THE LAMPLIGHT LAY STILL and liquid on the bedsheets. Propped on two pillows, Babe opened Mortal Splendor: Inside the Babe Vanderwalk Devens Affair.

She read slowly, carefully.

It is in the nature of beginnings, Dobbsie wrote in his prefatory note, that they begin … somewhere. Every comedy, every tragedy, every act of life-giving or life-taking, has its beginning in some other event. The Freudian tells us it all began in the unconscious where forgotten childhood trauma festers. The Marxist tells us it all began in the class struggle that shapes the destiny of every human, be he capitalist drone or proletarian drudge. The Bible tells us, not unwisely, that it all began in the cataclysm of the Creation.

Where then did the chain of events begin that climaxed in Babe Vanderwalk Devens’s drug-induced coma?

In the needfulness of a six-year-old little princess who had every luxury but parental love? In the ambition of a Kentucky mountain boy who preferred martinis to beer, the music of George Gershwin to the twang of a guitar? In the grinding three-hundred-year poverty of Appalachia? In the Babylonian glitter of New York City that has dazzled and appalled the world ever since the Robber Barons burst upon the scene?

Maybe the Bible gives us the clue. Maybe it all began … in the beginning.

Babe frowned and turned the page. In the first chapter, “By Their Roots Shall Ye Know Them,” Dobbsie examined bloodlines.

Through marriage licenses he had been able to trace Scott Devens’s ancestry back through three impoverished Kentucky generations; he said that research further back had been made impossible by “a wall of illegitimacy.”

Dobbsie then turned to Babe’s family tree.
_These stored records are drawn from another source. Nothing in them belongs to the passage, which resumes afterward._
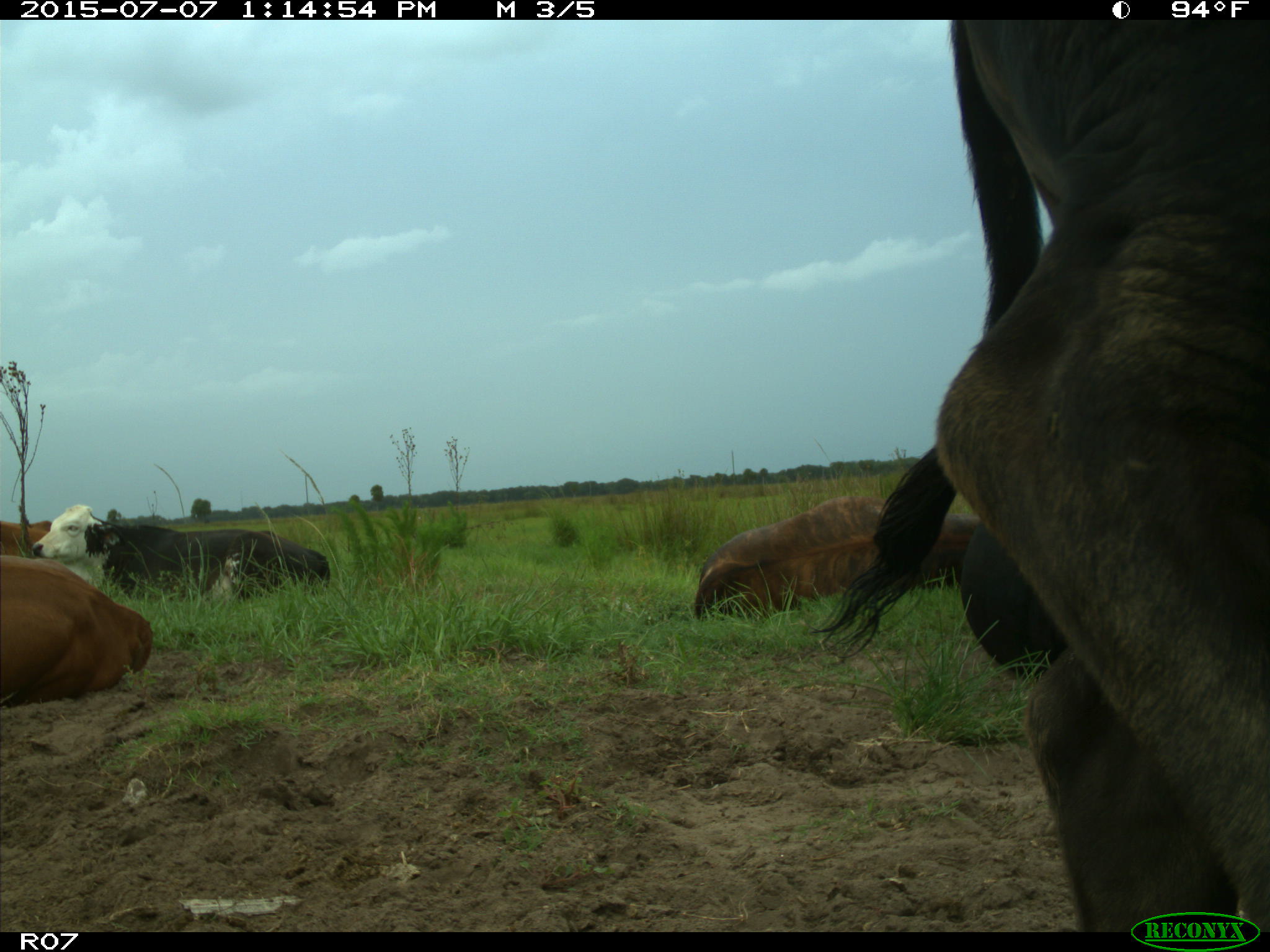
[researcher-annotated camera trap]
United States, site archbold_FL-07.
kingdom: Animalia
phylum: Chordata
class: Mammalia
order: Artiodactyla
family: Bovidae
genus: Bos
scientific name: Bos taurus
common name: domestic cow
Bos taurus (domestic cow).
He had unearthed the name Pieter Isaak Valk in the register of the Shearith Israel Synagogue of Amsterdam—a remarkable congregation where, almost seven decades earlier, the name Jan Jakob Astor had been similarly inscribed—Jan, of course, being the Dutch form of John. (The name Valk, Dobbsie explained, was related to the Dutch word for falcon, which also served as a slangy Lowlands pejorative for a sharp operator. Imagine, he said, a young American called Peter Isaac Shark, and you have the picture.) Pieter Isaak, the youngest son of a peddler, had been bar mitzvahed in 1830 and in 1833 had emigrated to New York on a ship of the Dutch West Indies Company. He went into the fur-trading business, hauling barrels of Dutch rum into the Indian reserves in upper New York State and Quebec; he bartered liquor for animal pelts, shrewdly extending credit to the tribes, and forged a monopoly.

In 1848 Valk, now a stock market millionaire calling himself Peter Isaac Vanderwalk, rescued the United States Treasury from bankruptcy, forming a consortium to buy up the largest bond issue ever floated by the federal government. From 1860 to 1864 he bankrolled Abraham Lincoln’s Union government in its struggle against the Confederacy.